Robert Swanton died during the litigation from complications of appendicitis in 1931. After Robert’s death, the Swantons felt that they weren’t being fairly represented in this case by the Crowley’s, so there were additional complications among the prospective heirs.
This case eventually went to the High Court of Ireland. Leo Crowley and Kate Bradfield eventually agreed that it was William’s intent that both the American will and the Irish will were both to be in force at the time of his death and were to be regarded as one instrument.
“It is agreed that all assets and property of the deceased situated in the Irish Free State shall be the property of Kate Bradfield and shall be administered by the Irish Executrix (Kate), and that all the assets and property of the deceased situated outside of the Irish Free State shall be the property of the persons named in the American will and shall be administered by the American Executor (Leo) named in said will subject as to the assets in American, in payment of the monies hereinafter provided.”

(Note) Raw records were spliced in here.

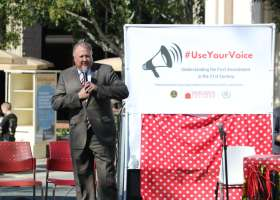 Saddleback College President, Tod Burnett, introducing the Associated Student Government and other affiliates to the stage for the #UseYourOwnVoice event in the quad. (Colin Reef/Lariat)
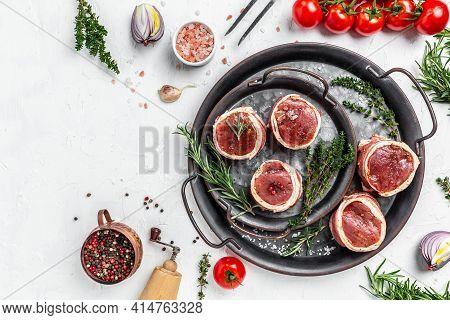 Raw Fresh Marbled Meat Steak Filet Mignon. Beef Tenderloin Steaks Wrapped In Bacon Served On Old Mea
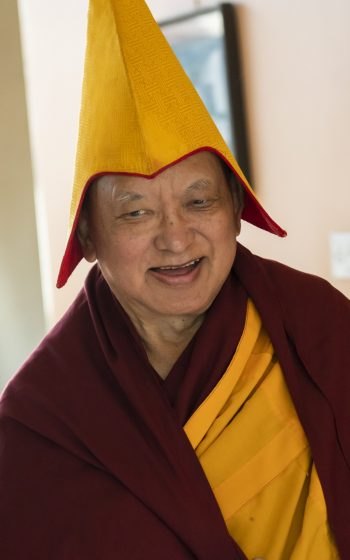 Lama Zopa Rinpoche smiling with a puja hat on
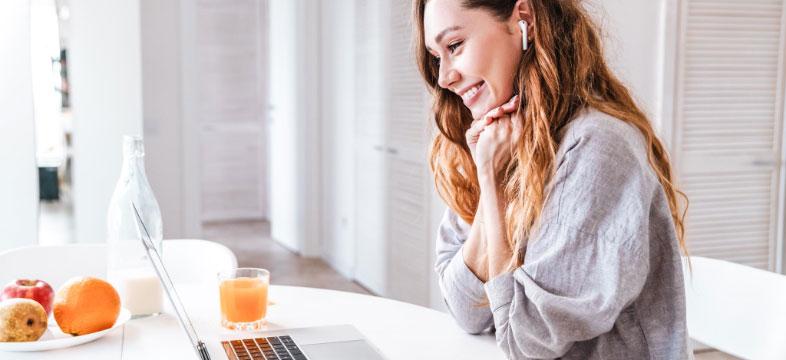 Eine lächelnde Frau mit In-Ear-Kopfhörer sitzt im Homeoffice vor einem Laptop und hat ein Glas Saft neben sich stehen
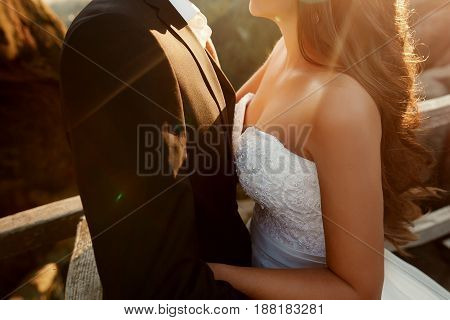 Gorgeous Wedding Couple Embracing In Sunlight. Happy Stylish Bride And Groom Holding Hands In Evenin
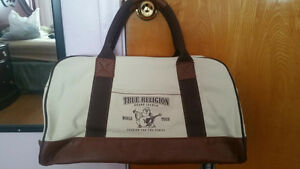 NEW WITH TAGS TRUE RELIGION CANVAS DUFFEL BAG (INCLUDES LONG STR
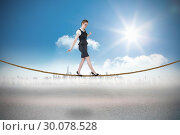 Купить «Composite image of businesswoman doing a balancing act», фото № 30078528, снято 28 марта 2014 г. (c) Wavebreak Media / Фотобанк Лори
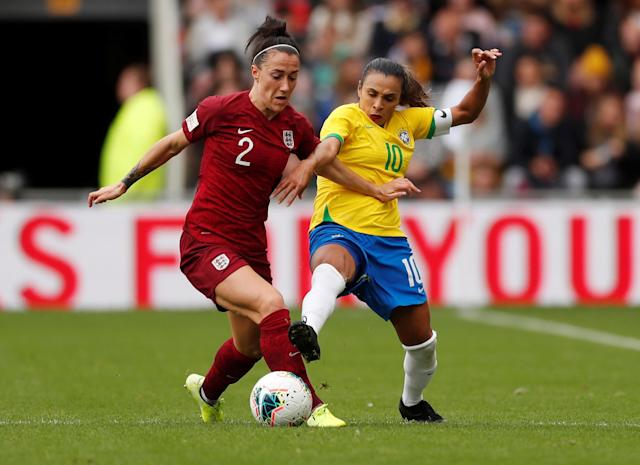 England's Lucy Bronze in action with Brazil's Marta Action Images via Reuters/Lee Smith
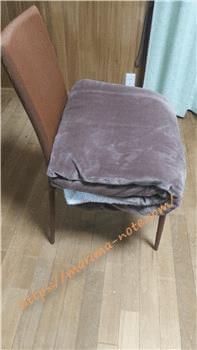 大判ブランケットを畳んで椅子の上に置く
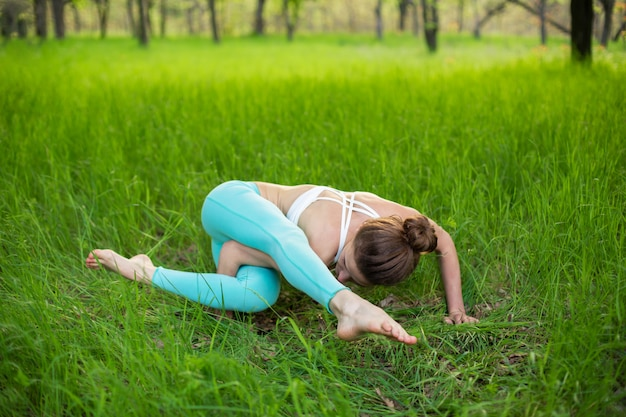 Thin brunette girl plays sports and performs beautiful and sophisticated yoga poses in a summer park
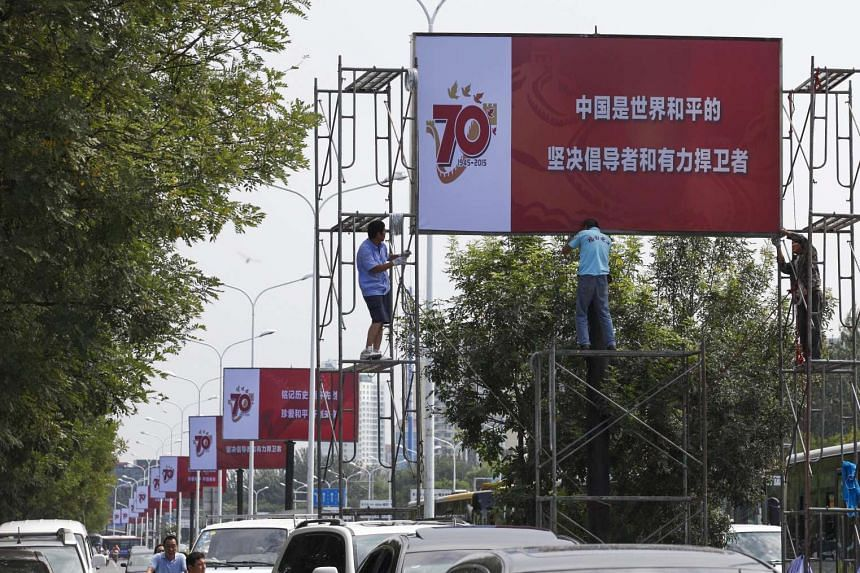 Chinese workers installing banners for the 70th anniversary of the end of World War II in Beijing on Aug 23, 2015.
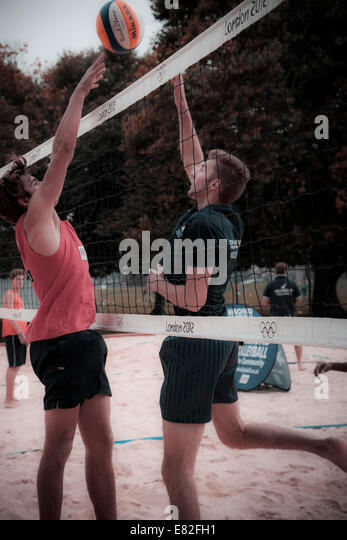 Two men playing volleyball at the net. - Stock Image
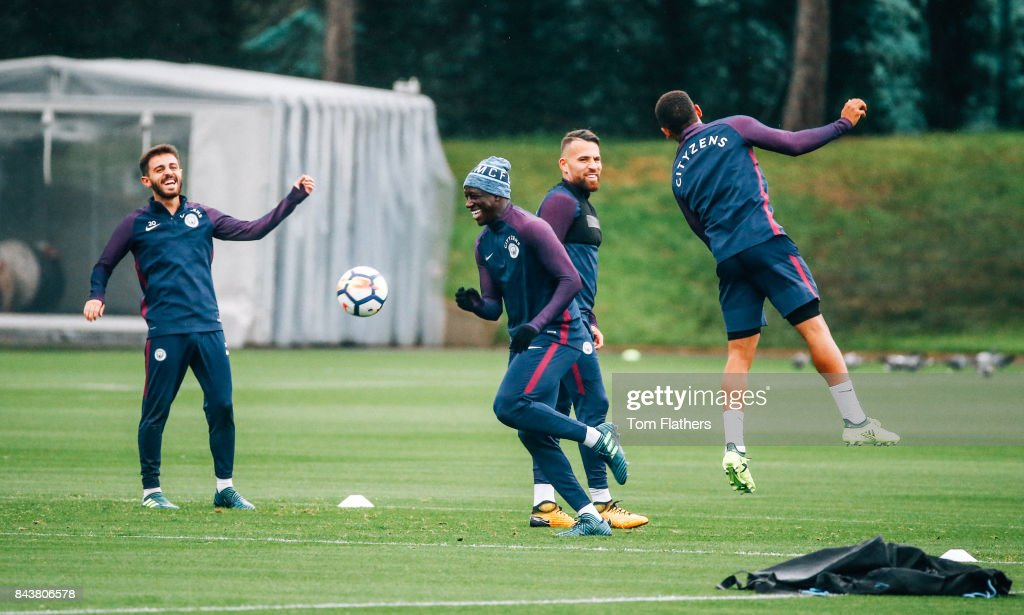 Manchester City's Bernardo Silva and Benjamin Mendy during training at Manchester City Football Academy on September 7, 2017 in Manchester, England.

The outcome of the case was that Kate was allowed to keep the assets and property that William had in Ireland. Each of his 15 heirs in America received $1,174.00, for a total of $17,610.00
When William Swnton died, he held the mortgages for the homes of Mary C. Flynn and Margaret E. Flynn on Temple Street, West Roxbury. The Swantons who lived in Garranekinnefeake, Ireland, were closely affiliated with the Flynn family, so perhaps this indicates a connection with this Swanton branch.
William was buried in the old Murragh Cemetery outside of Enniskeane, probably in the Bradfield plot. I wasn’t able to find a gravestone for him there.
Kate remained at Seaview in Lislevane until her death. She left the house to Richard Bradfield, the father of Tommy Bradfield, late of Enniskeane (died October 17, 2001). However, there was a dispute about it, as Richard wasn’t a first cousin, and the house eventually went to Kate’s first cousins, the Hosfords.
Denis Mahony, the undertaker in Enniskeane remembers burying Kate Bradfield in the Old Murragh Cemetary. She was one of the last people to be buried there.